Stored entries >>
****
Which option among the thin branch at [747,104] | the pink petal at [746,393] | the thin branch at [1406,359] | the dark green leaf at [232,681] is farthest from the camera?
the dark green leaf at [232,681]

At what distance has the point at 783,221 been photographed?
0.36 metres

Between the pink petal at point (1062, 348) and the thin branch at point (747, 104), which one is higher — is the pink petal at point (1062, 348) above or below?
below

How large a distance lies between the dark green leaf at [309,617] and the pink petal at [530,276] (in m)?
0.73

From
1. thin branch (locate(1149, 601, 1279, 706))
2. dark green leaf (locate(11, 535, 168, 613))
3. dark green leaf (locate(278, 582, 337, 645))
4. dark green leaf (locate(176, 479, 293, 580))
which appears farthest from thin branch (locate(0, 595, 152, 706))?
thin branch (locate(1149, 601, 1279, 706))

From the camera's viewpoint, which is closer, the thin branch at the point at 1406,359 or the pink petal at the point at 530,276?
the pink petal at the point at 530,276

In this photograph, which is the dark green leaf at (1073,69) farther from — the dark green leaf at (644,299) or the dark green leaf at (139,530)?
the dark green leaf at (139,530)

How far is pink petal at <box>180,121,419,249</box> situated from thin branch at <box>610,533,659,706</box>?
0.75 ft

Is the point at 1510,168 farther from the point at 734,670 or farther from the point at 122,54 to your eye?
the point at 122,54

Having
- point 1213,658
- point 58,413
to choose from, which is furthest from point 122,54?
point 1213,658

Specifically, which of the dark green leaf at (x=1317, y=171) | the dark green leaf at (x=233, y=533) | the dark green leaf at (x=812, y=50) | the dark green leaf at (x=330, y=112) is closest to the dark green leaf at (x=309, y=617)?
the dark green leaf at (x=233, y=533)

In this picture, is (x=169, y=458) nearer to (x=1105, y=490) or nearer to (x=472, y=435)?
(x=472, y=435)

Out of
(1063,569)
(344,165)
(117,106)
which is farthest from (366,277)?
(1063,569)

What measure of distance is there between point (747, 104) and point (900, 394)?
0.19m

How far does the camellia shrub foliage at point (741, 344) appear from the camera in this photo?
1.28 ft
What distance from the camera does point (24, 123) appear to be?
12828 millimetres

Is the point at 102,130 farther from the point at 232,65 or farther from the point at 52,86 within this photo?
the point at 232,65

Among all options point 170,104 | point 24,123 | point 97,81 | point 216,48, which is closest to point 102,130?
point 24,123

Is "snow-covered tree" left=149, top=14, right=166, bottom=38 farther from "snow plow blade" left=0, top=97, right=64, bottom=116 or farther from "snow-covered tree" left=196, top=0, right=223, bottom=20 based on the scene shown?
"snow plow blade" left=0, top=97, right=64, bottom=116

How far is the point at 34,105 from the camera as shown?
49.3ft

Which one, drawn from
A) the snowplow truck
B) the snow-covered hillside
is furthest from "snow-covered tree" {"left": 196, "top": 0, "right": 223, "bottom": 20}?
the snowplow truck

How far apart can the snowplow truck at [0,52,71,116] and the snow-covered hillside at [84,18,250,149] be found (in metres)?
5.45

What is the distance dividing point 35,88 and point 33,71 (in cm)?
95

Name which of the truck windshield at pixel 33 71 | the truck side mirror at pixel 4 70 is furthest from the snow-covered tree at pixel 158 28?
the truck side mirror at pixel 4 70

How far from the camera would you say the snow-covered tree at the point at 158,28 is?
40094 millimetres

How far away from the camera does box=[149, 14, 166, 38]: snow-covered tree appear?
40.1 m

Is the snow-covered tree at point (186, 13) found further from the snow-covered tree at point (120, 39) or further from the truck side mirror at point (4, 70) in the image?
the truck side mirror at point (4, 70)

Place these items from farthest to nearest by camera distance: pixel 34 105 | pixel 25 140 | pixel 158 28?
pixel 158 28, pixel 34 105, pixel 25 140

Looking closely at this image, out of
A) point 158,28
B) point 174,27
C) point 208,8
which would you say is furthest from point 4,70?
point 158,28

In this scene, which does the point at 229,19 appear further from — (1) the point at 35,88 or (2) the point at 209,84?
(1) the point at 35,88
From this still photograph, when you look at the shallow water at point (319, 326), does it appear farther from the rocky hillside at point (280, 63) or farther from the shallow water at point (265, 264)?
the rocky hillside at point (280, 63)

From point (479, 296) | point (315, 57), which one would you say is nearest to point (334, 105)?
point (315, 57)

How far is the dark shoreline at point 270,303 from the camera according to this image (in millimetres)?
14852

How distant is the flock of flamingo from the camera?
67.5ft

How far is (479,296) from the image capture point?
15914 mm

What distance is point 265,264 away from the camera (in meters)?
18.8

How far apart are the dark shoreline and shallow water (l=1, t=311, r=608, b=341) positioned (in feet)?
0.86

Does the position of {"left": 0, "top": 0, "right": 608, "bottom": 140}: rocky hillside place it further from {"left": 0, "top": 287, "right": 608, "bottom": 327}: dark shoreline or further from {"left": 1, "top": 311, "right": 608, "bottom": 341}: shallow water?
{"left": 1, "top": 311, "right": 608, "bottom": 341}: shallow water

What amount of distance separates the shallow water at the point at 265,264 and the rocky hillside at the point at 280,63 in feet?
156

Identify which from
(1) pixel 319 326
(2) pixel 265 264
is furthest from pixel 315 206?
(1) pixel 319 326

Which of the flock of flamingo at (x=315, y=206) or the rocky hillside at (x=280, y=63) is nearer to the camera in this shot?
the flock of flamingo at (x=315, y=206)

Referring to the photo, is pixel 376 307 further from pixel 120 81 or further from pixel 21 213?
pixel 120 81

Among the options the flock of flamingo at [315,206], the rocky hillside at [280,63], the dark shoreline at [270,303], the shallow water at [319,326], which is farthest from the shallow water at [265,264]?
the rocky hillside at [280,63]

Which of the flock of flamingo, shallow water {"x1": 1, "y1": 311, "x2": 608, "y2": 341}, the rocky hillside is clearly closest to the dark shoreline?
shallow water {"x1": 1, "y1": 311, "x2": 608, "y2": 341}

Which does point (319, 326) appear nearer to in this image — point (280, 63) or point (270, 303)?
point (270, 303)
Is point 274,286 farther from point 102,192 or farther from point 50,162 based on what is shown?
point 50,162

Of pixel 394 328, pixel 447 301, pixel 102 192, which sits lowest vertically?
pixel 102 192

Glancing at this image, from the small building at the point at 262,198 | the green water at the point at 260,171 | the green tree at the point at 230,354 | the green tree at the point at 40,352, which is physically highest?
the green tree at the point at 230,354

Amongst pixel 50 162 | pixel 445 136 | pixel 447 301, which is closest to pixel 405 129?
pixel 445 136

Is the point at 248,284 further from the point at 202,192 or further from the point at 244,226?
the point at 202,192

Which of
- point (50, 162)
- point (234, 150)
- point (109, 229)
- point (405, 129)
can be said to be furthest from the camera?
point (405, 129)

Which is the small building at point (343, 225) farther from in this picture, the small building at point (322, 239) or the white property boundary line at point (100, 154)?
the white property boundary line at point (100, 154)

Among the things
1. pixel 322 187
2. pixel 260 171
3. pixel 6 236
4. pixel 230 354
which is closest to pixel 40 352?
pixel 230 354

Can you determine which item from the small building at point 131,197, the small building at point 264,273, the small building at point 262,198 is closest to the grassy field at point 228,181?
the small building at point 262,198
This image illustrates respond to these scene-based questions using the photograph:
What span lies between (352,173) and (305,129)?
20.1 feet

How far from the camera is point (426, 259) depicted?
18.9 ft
****
What to work on >>
Set all of the records down again, exactly as they stand.

Complete response >>
Which option among the thin branch at [747,104] | the pink petal at [746,393] | the thin branch at [1406,359] | the dark green leaf at [232,681] is farthest from the camera?
the dark green leaf at [232,681]

At what distance has the point at 783,221 been photographed?
0.36 metres

Between the pink petal at point (1062, 348) and the thin branch at point (747, 104), which one is higher — is the pink petal at point (1062, 348) above or below?
below

How large a distance lies between the dark green leaf at [309,617] and the pink petal at [530,276] (in m)?
0.73

From
1. thin branch (locate(1149, 601, 1279, 706))
2. dark green leaf (locate(11, 535, 168, 613))
3. dark green leaf (locate(278, 582, 337, 645))
4. dark green leaf (locate(176, 479, 293, 580))
which appears farthest from thin branch (locate(0, 595, 152, 706))?
thin branch (locate(1149, 601, 1279, 706))

From the camera's viewpoint, which is closer, the thin branch at the point at 1406,359 or the pink petal at the point at 530,276?
the pink petal at the point at 530,276

In this photograph, which is the dark green leaf at (1073,69) farther from — the dark green leaf at (644,299) or the dark green leaf at (139,530)?
the dark green leaf at (139,530)

How far is pink petal at <box>180,121,419,249</box> situated from thin branch at <box>610,533,659,706</box>?
0.75 ft

Is the point at 1510,168 farther from the point at 734,670 or farther from the point at 122,54 to your eye?
the point at 122,54

Having
- point 1213,658
- point 58,413
to choose from, which is furthest from point 122,54?
point 1213,658

Specifically, which of the dark green leaf at (x=1317, y=171) | the dark green leaf at (x=233, y=533) | the dark green leaf at (x=812, y=50) | the dark green leaf at (x=330, y=112) is closest to the dark green leaf at (x=309, y=617)?
the dark green leaf at (x=233, y=533)

In this picture, is (x=169, y=458) nearer to (x=1105, y=490) or nearer to (x=472, y=435)?
(x=472, y=435)

Out of
(1063,569)
(344,165)
(117,106)
which is farthest from (366,277)?
(1063,569)

What measure of distance is there between point (747, 104) and point (900, 394)?
0.19m

How far does the camellia shrub foliage at point (741, 344) appear from the camera in this photo?
1.28 ft
What distance from the camera does point (24, 123) appear to be?
12828 millimetres

Is the point at 102,130 farther from the point at 232,65 or farther from the point at 52,86 within this photo?
the point at 232,65

Among all options point 170,104 | point 24,123 | point 97,81 | point 216,48, which is closest to point 102,130?
point 24,123

Is "snow-covered tree" left=149, top=14, right=166, bottom=38 farther from "snow plow blade" left=0, top=97, right=64, bottom=116 or farther from "snow-covered tree" left=196, top=0, right=223, bottom=20 based on the scene shown?
"snow plow blade" left=0, top=97, right=64, bottom=116

How far is the point at 34,105 from the camera as shown?
49.3ft

Which one, drawn from
A) the snowplow truck
B) the snow-covered hillside
is furthest from "snow-covered tree" {"left": 196, "top": 0, "right": 223, "bottom": 20}?
the snowplow truck

How far apart can the snowplow truck at [0,52,71,116] and the snow-covered hillside at [84,18,250,149] be found (in metres)?
5.45

What is the distance dividing point 35,88 and point 33,71 (in cm)?
95

Name which of the truck windshield at pixel 33 71 | the truck side mirror at pixel 4 70 is furthest from the snow-covered tree at pixel 158 28?
the truck side mirror at pixel 4 70

How far from the camera would you say the snow-covered tree at the point at 158,28 is?
40094 millimetres

How far away from the camera does box=[149, 14, 166, 38]: snow-covered tree appear?
40.1 m

Is the snow-covered tree at point (186, 13) found further from the snow-covered tree at point (120, 39) or further from the truck side mirror at point (4, 70) in the image?
the truck side mirror at point (4, 70)

Place these items from farthest to nearest by camera distance: pixel 34 105 | pixel 25 140 | pixel 158 28?
pixel 158 28, pixel 34 105, pixel 25 140

Looking closely at this image, out of
A) point 158,28
B) point 174,27
C) point 208,8
which would you say is furthest from point 4,70?
point 158,28

In this scene, which does the point at 229,19 appear further from — (1) the point at 35,88 or (2) the point at 209,84?
(1) the point at 35,88
From this still photograph, when you look at the shallow water at point (319, 326), does it appear farther from the rocky hillside at point (280, 63) or farther from the shallow water at point (265, 264)?
the rocky hillside at point (280, 63)

From point (479, 296) | point (315, 57), which one would you say is nearest to point (334, 105)?
point (315, 57)

How far is the dark shoreline at point 270,303 from the camera according to this image (in millimetres)?
14852

How distant is the flock of flamingo from the camera?
67.5ft

How far is (479,296) from the image capture point?
15914 mm

What distance is point 265,264 away from the camera (in meters)?
18.8

How far apart are the dark shoreline and shallow water (l=1, t=311, r=608, b=341) positioned (in feet)?
0.86

Does the position of {"left": 0, "top": 0, "right": 608, "bottom": 140}: rocky hillside place it further from {"left": 0, "top": 287, "right": 608, "bottom": 327}: dark shoreline or further from {"left": 1, "top": 311, "right": 608, "bottom": 341}: shallow water?
{"left": 1, "top": 311, "right": 608, "bottom": 341}: shallow water

What amount of distance separates the shallow water at the point at 265,264 and the rocky hillside at the point at 280,63 in feet?
156

Identify which from
(1) pixel 319 326
(2) pixel 265 264
is furthest from pixel 315 206?
(1) pixel 319 326

Which of the flock of flamingo at (x=315, y=206) or the rocky hillside at (x=280, y=63) is nearer to the camera in this shot?
the flock of flamingo at (x=315, y=206)

Referring to the photo, is pixel 376 307 further from pixel 120 81 or further from pixel 21 213?
pixel 120 81

Among the options the flock of flamingo at [315,206], the rocky hillside at [280,63], the dark shoreline at [270,303], the shallow water at [319,326], which is farthest from the shallow water at [265,264]?
the rocky hillside at [280,63]

Which of the flock of flamingo, shallow water {"x1": 1, "y1": 311, "x2": 608, "y2": 341}, the rocky hillside is clearly closest to the dark shoreline?
shallow water {"x1": 1, "y1": 311, "x2": 608, "y2": 341}

Which does point (319, 326) appear nearer to in this image — point (280, 63) or point (270, 303)?
point (270, 303)
Is point 274,286 farther from point 102,192 or farther from point 50,162 based on what is shown?
point 50,162

Of pixel 394 328, pixel 447 301, pixel 102 192, which sits lowest vertically?
pixel 102 192

Glancing at this image, from the small building at the point at 262,198 | the green water at the point at 260,171 | the green tree at the point at 230,354 | the green tree at the point at 40,352, which is physically highest?
the green tree at the point at 230,354

Amongst pixel 50 162 | pixel 445 136 | pixel 447 301, which is closest to pixel 405 129?
pixel 445 136

Is the point at 248,284 further from the point at 202,192 or further from the point at 244,226?
the point at 202,192

Which of
- point (50, 162)
- point (234, 150)
- point (109, 229)
- point (405, 129)
can be said to be furthest from the camera?
point (405, 129)

Which is the small building at point (343, 225) farther from in this picture, the small building at point (322, 239) or the white property boundary line at point (100, 154)?
the white property boundary line at point (100, 154)

Among the things
1. pixel 322 187
2. pixel 260 171
3. pixel 6 236
4. pixel 230 354
which is closest to pixel 40 352?
pixel 230 354

Can you determine which item from the small building at point 131,197, the small building at point 264,273, the small building at point 262,198 is closest to the grassy field at point 228,181?
the small building at point 262,198
This image illustrates respond to these scene-based questions using the photograph:
What span lies between (352,173) and (305,129)?
20.1 feet

How far from the camera is point (426, 259) depicted?
18.9 ft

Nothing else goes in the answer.